- **Source records**

-------

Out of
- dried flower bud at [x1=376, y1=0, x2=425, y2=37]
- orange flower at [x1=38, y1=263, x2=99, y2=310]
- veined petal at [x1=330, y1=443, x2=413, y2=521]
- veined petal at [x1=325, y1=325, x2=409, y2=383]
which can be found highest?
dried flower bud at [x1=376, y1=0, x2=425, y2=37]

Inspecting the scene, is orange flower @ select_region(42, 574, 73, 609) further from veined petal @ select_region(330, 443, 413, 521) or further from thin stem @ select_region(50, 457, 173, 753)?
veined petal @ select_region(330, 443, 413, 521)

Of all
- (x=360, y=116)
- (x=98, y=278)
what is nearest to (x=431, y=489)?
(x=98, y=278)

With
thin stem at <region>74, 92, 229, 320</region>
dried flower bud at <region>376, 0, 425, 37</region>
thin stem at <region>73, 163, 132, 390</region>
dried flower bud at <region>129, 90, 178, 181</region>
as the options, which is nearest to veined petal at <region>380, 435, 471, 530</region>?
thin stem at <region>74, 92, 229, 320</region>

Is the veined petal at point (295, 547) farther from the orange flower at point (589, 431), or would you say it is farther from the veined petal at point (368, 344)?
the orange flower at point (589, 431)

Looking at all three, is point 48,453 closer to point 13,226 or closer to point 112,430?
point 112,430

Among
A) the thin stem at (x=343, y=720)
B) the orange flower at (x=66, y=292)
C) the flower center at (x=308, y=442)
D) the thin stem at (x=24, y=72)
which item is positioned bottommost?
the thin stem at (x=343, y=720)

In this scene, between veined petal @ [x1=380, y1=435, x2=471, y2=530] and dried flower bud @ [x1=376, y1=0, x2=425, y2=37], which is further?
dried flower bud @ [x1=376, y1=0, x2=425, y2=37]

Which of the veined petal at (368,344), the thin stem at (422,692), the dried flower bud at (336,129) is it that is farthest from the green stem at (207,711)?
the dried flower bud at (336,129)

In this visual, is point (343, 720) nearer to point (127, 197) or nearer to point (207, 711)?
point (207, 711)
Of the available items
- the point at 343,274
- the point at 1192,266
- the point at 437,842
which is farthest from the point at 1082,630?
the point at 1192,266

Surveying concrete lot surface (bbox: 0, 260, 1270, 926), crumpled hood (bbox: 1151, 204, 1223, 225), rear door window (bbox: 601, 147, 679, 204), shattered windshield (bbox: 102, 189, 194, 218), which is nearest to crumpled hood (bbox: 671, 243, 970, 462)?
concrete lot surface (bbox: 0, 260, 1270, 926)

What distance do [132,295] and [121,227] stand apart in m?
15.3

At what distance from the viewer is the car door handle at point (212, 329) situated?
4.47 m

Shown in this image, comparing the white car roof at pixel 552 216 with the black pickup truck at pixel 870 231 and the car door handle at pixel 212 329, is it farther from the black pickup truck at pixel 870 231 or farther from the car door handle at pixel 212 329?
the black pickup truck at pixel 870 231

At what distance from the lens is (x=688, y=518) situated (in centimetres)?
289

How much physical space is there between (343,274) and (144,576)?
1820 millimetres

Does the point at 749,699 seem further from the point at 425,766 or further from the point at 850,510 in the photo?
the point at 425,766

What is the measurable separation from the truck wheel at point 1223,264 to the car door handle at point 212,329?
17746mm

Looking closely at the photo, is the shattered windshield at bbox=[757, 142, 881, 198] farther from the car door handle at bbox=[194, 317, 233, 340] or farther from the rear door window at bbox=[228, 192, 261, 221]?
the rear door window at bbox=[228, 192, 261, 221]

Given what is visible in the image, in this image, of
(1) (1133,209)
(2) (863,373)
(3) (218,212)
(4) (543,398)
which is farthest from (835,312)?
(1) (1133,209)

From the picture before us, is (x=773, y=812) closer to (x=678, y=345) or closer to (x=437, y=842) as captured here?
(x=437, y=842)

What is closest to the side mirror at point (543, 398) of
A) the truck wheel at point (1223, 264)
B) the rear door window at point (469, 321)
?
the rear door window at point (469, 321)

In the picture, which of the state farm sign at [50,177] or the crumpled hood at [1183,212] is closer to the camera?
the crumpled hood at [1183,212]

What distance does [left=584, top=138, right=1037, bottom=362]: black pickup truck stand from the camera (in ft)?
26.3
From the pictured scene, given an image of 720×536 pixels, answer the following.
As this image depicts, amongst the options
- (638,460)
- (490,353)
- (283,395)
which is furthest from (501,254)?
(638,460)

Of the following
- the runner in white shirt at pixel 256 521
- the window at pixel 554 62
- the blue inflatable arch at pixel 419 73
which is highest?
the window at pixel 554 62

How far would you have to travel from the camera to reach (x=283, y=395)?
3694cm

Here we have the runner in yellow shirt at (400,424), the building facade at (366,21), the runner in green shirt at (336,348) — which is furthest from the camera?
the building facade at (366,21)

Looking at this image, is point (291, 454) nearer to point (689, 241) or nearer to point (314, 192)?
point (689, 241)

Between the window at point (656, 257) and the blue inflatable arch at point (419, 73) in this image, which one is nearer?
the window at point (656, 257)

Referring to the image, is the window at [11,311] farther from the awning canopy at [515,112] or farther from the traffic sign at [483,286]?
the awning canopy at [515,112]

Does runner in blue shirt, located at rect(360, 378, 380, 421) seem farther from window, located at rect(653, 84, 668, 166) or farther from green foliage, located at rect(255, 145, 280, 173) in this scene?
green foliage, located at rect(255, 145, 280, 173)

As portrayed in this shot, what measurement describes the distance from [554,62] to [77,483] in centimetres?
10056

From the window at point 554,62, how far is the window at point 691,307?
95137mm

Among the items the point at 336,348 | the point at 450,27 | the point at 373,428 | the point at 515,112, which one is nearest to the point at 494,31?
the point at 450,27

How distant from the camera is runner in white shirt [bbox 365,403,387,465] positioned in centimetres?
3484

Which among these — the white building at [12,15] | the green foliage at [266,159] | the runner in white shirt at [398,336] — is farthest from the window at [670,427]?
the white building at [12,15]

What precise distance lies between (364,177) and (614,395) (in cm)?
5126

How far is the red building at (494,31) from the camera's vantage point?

-------

- **Task instructions**
Retype the whole listing, matching it exactly.

- **Correct result**
Out of
- dried flower bud at [x1=376, y1=0, x2=425, y2=37]
- orange flower at [x1=38, y1=263, x2=99, y2=310]
- veined petal at [x1=330, y1=443, x2=413, y2=521]
- veined petal at [x1=325, y1=325, x2=409, y2=383]
which can be found highest?
dried flower bud at [x1=376, y1=0, x2=425, y2=37]

Inspecting the scene, is orange flower @ select_region(42, 574, 73, 609) further from veined petal @ select_region(330, 443, 413, 521) or further from thin stem @ select_region(50, 457, 173, 753)?
veined petal @ select_region(330, 443, 413, 521)

Of all
- (x=360, y=116)
- (x=98, y=278)
what is nearest to (x=431, y=489)?
(x=98, y=278)

With
thin stem at <region>74, 92, 229, 320</region>
dried flower bud at <region>376, 0, 425, 37</region>
thin stem at <region>73, 163, 132, 390</region>
dried flower bud at <region>129, 90, 178, 181</region>
as the options, which is nearest to veined petal at <region>380, 435, 471, 530</region>?
thin stem at <region>74, 92, 229, 320</region>

Is the veined petal at point (295, 547) farther from the orange flower at point (589, 431), or would you say it is farther from the veined petal at point (368, 344)?
the orange flower at point (589, 431)

Looking at all three, is point 48,453 closer to point 13,226 or closer to point 112,430?
point 112,430

Among
A) the thin stem at (x=343, y=720)
B) the orange flower at (x=66, y=292)
C) the flower center at (x=308, y=442)
D) the thin stem at (x=24, y=72)
which item is positioned bottommost?
the thin stem at (x=343, y=720)

In this scene, between veined petal @ [x1=380, y1=435, x2=471, y2=530] and dried flower bud @ [x1=376, y1=0, x2=425, y2=37], which is further?
dried flower bud @ [x1=376, y1=0, x2=425, y2=37]

Which of the veined petal at (368,344), the thin stem at (422,692), the dried flower bud at (336,129) is it that is farthest from the green stem at (207,711)?
the dried flower bud at (336,129)

In this visual, is point (343, 720) nearer to point (127, 197) or nearer to point (207, 711)?
point (207, 711)
Of the available items
- the point at 343,274
- the point at 1192,266
- the point at 437,842
which is farthest from the point at 1082,630?
the point at 1192,266

Surveying concrete lot surface (bbox: 0, 260, 1270, 926), crumpled hood (bbox: 1151, 204, 1223, 225), rear door window (bbox: 601, 147, 679, 204), shattered windshield (bbox: 102, 189, 194, 218), which is nearest to crumpled hood (bbox: 671, 243, 970, 462)?
concrete lot surface (bbox: 0, 260, 1270, 926)

What distance do [132,295] and [121,227] stand apart in m?
15.3

At what distance from the viewer is the car door handle at point (212, 329) situated?
4.47 m

Shown in this image, comparing the white car roof at pixel 552 216 with the black pickup truck at pixel 870 231 and the car door handle at pixel 212 329, is it farther from the black pickup truck at pixel 870 231 or farther from the car door handle at pixel 212 329?
the black pickup truck at pixel 870 231

At what distance from the lens is (x=688, y=518) situated (in centimetres)?
289

How much physical space is there between (343,274) and (144,576)?
1820 millimetres

Does the point at 749,699 seem further from the point at 425,766 or further from the point at 850,510 in the photo?
the point at 425,766

What is the measurable separation from the truck wheel at point 1223,264 to the car door handle at point 212,329?
17746mm

Looking closely at the photo, is the shattered windshield at bbox=[757, 142, 881, 198] farther from the car door handle at bbox=[194, 317, 233, 340] or farther from the rear door window at bbox=[228, 192, 261, 221]?
the rear door window at bbox=[228, 192, 261, 221]

Given what is visible in the image, in this image, of
(1) (1133,209)
(2) (863,373)
(3) (218,212)
(4) (543,398)
which is farthest from (835,312)?
(1) (1133,209)

From the picture before us, is (x=773, y=812) closer to (x=678, y=345) or closer to (x=437, y=842) as captured here?
(x=437, y=842)

What is closest to the side mirror at point (543, 398) of
A) the truck wheel at point (1223, 264)
B) the rear door window at point (469, 321)
?
the rear door window at point (469, 321)

In the picture, which of the state farm sign at [50,177] or the crumpled hood at [1183,212] is closer to the camera?
the crumpled hood at [1183,212]

What distance does [left=584, top=138, right=1037, bottom=362]: black pickup truck stand from the camera (in ft)?
26.3
From the pictured scene, given an image of 720×536 pixels, answer the following.
As this image depicts, amongst the options
- (638,460)
- (490,353)
- (283,395)
which is furthest from (501,254)?
(638,460)

Of the following
- the runner in white shirt at pixel 256 521
- the window at pixel 554 62
- the blue inflatable arch at pixel 419 73
which is highest?
the window at pixel 554 62

How far would you have to travel from the camera to reach (x=283, y=395)?
3694cm

Here we have the runner in yellow shirt at (400,424), the building facade at (366,21), the runner in green shirt at (336,348) — which is furthest from the camera?
the building facade at (366,21)

Looking at this image, is point (291, 454) nearer to point (689, 241) or nearer to point (314, 192)?
point (689, 241)

Between the window at point (656, 257) and the blue inflatable arch at point (419, 73) in this image, which one is nearer?
the window at point (656, 257)

Referring to the image, is the window at [11,311] farther from the awning canopy at [515,112] or farther from the traffic sign at [483,286]?
the awning canopy at [515,112]

Does runner in blue shirt, located at rect(360, 378, 380, 421) seem farther from window, located at rect(653, 84, 668, 166) or farther from green foliage, located at rect(255, 145, 280, 173) in this scene?
green foliage, located at rect(255, 145, 280, 173)

As portrayed in this shot, what measurement describes the distance from [554,62] to [77,483] in centimetres?
10056

From the window at point 554,62, how far is the window at point 691,307?
95137mm

Among the items the point at 336,348 | the point at 450,27 | the point at 373,428 | the point at 515,112, which one is nearest to the point at 494,31?
the point at 450,27

How distant from the camera is runner in white shirt [bbox 365,403,387,465] positioned in centimetres?
3484

Which among these — the white building at [12,15] | the green foliage at [266,159] | the runner in white shirt at [398,336] — is farthest from the window at [670,427]?
the white building at [12,15]

What precise distance lies between (364,177) and (614,395) (in cm)?
5126

How far is the red building at (494,31) from the camera's vantage point?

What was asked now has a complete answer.